[259]. There is an astonishing imagination, even in the science of mathematics.... We repeat, there was far more imagination in the head of Archimedes than in that of Homer.—Voltaire.

A Philosophical Dictionary (Boston, 1881), Vol. 3, p. 40. Article “Imagination.”

[260]. As the prerogative of Natural Science is to cultivate a taste for observation, so that of Mathematics is, almost from the starting point, to stimulate the faculty of invention.—Sylvester, J. J.

A Plea for the Mathematician, Nature, Vol. 1, p. 261; Collected Mathematical Papers, Vol. 2 (Cambridge, 1908), p. 717.

[261]. A marveilous newtrality have these things mathematicall, and also a strange participation between things supernaturall, immortall, intellectuall, simple and indivisible, and things naturall, mortall, sensible, componded and divisible.—Dee, John.

Euclid (1570), Preface.

[262]. Mathematics stands forth as that which unites, mediates between Man and Nature, inner and outer world, thought and perception, as no other subject does.—Froebel.

[Herford translation] (London, 1893), Vol. 1, p. 84.

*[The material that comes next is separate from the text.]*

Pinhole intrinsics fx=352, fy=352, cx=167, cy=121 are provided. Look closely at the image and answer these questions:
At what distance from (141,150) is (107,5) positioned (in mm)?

[263]. The intrinsic character of mathematical research and knowledge is based essentially on three properties: first, on its conservative attitude towards the old truths and discoveries of mathematics; secondly, on its progressive mode of development, due to the incessant acquisition of new knowledge on the basis of the old; and thirdly, on its self-sufficiency and its consequent absolute independence.—Schubert, H.